### Extracted text

▼▼▼

The censors reason in this way. If people see the video, they may be convinced by it and, as a result, stop wearing masks. But Woods, they think, is wrong: wearing masks is beneficial. His talk may thus have bad consequences and should be suppressed.

What is wrong with this reasoning? Obviously, if Woods is right, then if people listen to him, this will have good consequences. People will be reluctant to wear masks and this will help free us from a petty tyranny that blights our lives. But suppose, contrary to fact, that Woods were wrong. That is, suppose that wearing masks did help save lives. Then wouldn’t YouTube have done the right thing in taking down his video?

I do not think so. Shouldn’t people be free to evaluate for themselves conflicting opinions on controversial issues? That, at any rate, is the assumption on which a free society is based. In response, it might be urged that people lack the ability to do so, either because they are stupid or because they do not have the expert knowledge needed to make accurate judgments. The implicit premise of the censors is that because ordinary people do not have the ability to evaluate arguments for themselves, they must be guided by their betters to do so.

On what basis do the censors claim that ordinary people are too stupid to be able to see their way through controversial issues without expert guidance? Often, the support for the premise is that people by themselves arrive at conclusions the experts think are wrong. People who saw the video might because of their stupidity throw their masks away. And what shows they are stupid? The very fact that they find convincing the arguments against masks. This blatantly begs the question.

But aren’t the censors right that some issues cannot be judged properly without expert knowledge? That is true, but this just pushes matters back one step. Why can’t people be trusted to figure out for themselves who count as real experts? Further, it is vitally important to bear in mind that the judgments of the alleged experts on political issues to whom the media giants appeal at least in part reflect their own values, which often differ greatly from those of the public. Most people, it is safe to think, wish to retain their liberty and resent intrusions on it. Those who wore masks did so because they thought this a regrettable necessity. Dr. Anthony Fauci appears to think freedom of little value, though he does not himself observe the restrictions he endeavors to foist on others.

Unfortunately, wearing masks is but one of many instances of suppression by the media giants. If you attempt to post on Facebook videos critical of the view that “climate change” requires drastic action to deindustrialize the American economy, you will not be permitted to do so. If you search for “climate change,” you will be directed to the “Climate Science Information Center.” Here you will learn, among other things, that “the cause of climate change is widely agreed upon in the scientific community.” You will not be surprised to learn that global warming is “human-caused.” Disagreement among qualified scientists about this alleged fact is a myth. One might view this assertion with more confidence were it not the case that those experts who do dissent are censored and attacked. First you suppress the experts who reject your views; next you support your views by pointing out that those whom you haven’t suppressed agree with you. This is not altogether convincing.

▲▲▲

### Provided material
▼▼▼

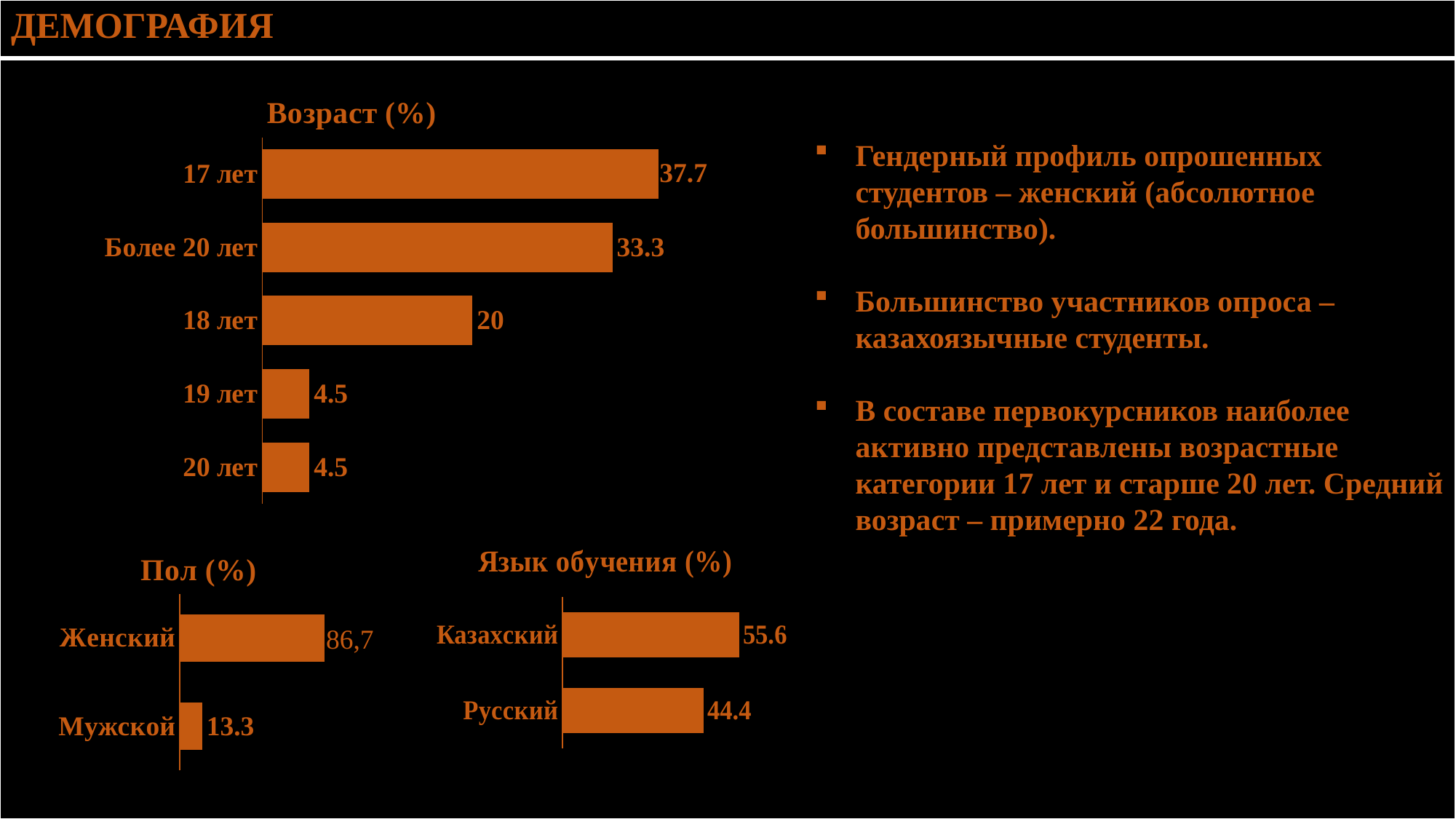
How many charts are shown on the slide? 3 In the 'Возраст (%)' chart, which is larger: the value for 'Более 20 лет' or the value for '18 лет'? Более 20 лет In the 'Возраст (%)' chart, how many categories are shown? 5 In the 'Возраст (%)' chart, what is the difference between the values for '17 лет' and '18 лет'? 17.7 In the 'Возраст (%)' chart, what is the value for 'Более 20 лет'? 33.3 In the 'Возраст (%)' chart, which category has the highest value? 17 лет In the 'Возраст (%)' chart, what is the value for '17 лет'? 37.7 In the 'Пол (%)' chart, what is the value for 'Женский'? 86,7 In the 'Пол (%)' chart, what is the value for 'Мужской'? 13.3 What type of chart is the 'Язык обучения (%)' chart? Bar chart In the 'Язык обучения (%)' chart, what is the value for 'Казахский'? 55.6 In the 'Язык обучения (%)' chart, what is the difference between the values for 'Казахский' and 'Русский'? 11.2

▲▲▲

### Explore the material
1 > According to the censorship essay, where are people directed when they search for "climate change"?
2 > Rewrite the paragraph of the censorship essay that begins "But aren't the censors right" in a shorter form, keeping its main facts.
3 > List each distinct phrase that the censorship essay places in quotation marks.

### Replies
1 > They are directed to the "Climate Science Information Center."

2 > Some issues do require expert knowledge, but that only moves the problem back one step: why can't people be trusted to decide for themselves who the real experts are? The alleged experts whom the media giants cite on political issues partly reflect their own values, which often differ greatly from the public's. Most people want to keep their liberty and resent intrusions on it, and those who wore masks considered it a regrettable necessity. Dr. Anthony Fauci appears to place little value on freedom, yet he does not follow the restrictions he tries to impose on others.

3 >
- "climate change"
- "Climate Science Information Center"
- "the cause of climate change is widely agreed upon in the scientific community"
- "human-caused"